With the killing of the 1O leading servicemen in a mine explosion in Kayts the dam burst. The one man commission comprising Justice Ismail appointed by the government to quell rumours, failed to stem the tide of press speculation fuelled by leaks from the forces. What the investigation proved with near certainty was that the Tigers could not have done it. The explosion occurred on a disused jeep track adjacent to the cleared main track in use. With all the imponderables of the officers' arrival and movements, if the Tigers were to spend time planting a mine in a relatively open space in the proximity of two army posts, they would have hardly chosen that spot. This left the most reasonable explanation that the mine was an old one planted before the army took that area, as maintained by army spokesmen. The alternative explanation of an inside job was almost unthinkable in a country that had singularly failed to keep even one secret. Nevertheless the tide of speculation persisted. The report of a former British army expert based on an examination of photographs of the scene taken by colleagues of the officers led the late general's wife to ask the president for an international inquiry which was promptly acceded to.
The subsequent killing of Admiral Clancy Fernando in Colombo by a suicide bomber was relatively uncontroversial as the cause was patent. The LTTE did not help matters when it claimed responsibility for the killing of the 1O officers which it could hardly have done and kept quiet on the Clancy Fernando affair. A desperate government media eager to quash speculation publicised the LTTE admission of the first together with photographs of an award ceremony graced by the leader for cadres alleged to have planted the bomb. The people in Jaffna were aware that the LTTE made the claim only after the government media broadcast the event in August. The common strand in the speculation both in the North as well as the South dealt with the near certainty of secret collusion between leaderships of the warring adversaries.
For many army officers and men it was a time of creeping doubts as to why, what and for whom they were giving their lives. The top brass were in public dispute about objectives. Among the men desertion increased sharply.

◆ Dataset entries
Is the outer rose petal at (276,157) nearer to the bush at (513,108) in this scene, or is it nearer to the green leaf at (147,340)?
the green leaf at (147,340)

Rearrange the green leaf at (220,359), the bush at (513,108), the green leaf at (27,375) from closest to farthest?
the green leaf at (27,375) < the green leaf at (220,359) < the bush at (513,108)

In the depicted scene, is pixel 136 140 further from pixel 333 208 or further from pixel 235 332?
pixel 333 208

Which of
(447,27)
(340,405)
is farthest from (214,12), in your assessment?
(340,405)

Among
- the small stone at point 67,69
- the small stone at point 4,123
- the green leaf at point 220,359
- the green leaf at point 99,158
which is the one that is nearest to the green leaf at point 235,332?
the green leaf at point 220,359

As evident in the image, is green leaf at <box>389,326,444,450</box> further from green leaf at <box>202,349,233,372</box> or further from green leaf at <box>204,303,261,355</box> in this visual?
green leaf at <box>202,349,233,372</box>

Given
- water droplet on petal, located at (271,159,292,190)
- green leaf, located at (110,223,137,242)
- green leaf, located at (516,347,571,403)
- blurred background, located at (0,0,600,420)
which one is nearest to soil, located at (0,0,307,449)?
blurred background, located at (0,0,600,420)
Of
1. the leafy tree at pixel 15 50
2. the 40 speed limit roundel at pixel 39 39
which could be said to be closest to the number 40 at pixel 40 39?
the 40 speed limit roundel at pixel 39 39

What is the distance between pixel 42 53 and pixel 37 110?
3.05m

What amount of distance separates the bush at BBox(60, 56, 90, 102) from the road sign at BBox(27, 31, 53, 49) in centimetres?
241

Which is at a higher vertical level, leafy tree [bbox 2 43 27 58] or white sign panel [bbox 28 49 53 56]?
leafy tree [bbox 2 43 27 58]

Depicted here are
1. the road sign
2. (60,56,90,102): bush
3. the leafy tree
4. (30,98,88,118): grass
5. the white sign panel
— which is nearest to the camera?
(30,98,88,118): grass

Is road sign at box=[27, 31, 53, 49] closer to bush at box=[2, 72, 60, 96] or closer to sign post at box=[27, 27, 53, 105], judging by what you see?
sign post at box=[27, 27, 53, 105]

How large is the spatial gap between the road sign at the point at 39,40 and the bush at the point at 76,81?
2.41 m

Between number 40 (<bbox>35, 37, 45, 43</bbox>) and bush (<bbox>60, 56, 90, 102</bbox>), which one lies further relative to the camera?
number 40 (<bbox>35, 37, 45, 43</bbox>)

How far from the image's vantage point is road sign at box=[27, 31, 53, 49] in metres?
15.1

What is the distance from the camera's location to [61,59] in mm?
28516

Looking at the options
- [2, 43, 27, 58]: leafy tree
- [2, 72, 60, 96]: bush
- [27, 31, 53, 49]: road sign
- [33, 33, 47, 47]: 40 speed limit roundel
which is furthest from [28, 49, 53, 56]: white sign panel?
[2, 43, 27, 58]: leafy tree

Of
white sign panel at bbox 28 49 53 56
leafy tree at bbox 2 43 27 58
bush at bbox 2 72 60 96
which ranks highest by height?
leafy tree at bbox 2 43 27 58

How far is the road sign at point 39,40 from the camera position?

◆ Complete the following
• 1. Put this sentence from the passage about the Kayts mine explosion into Spanish: "The top brass were in public dispute about objectives."
• 2. Carry the passage about the Kayts mine explosion forward from its last sentence.
These entries are separate material with no connection to the passage about the Kayts mine explosion.

◆ Written responses
• 1. Los altos mandos mantenían una disputa pública sobre los objetivos.

• 2.
Speaking in parliament on 19th Novemeber, Lakshman Jayakody (SLFP) gave the human cost of the war since July 1983 as follows: 30 000 civilians of all communities dead, inclusive of militants. 8000 made limbless, 600 000 made refugees. A further 200 000 displaced persons living with friends and relatives, 170 000 in India and another 200 000 outside South Asia Defence expenditure stood at an annual US $500 million.(See 6.1 for some different estimates given by Dr. Nithyananthan of the University of Jaffna). For the forces: 5500 service and police personnel killed since July 1983, 7700 desertions - nearly 1300 since August.
By thus demeaning law and humanity, the government and the forces became authors of their own paralysis. The heartfelt tributes paid to the dead are of comfort to those once near to them who are left behind in the face of uncertainties. But the reputations of men who may have accomplished much good in happier circumstances will of necessity remain sullied by the institutions they served. Questions over their own deaths were not dissimilar to those which arose over the fates of their victims, in a country lacking in points of moral reference.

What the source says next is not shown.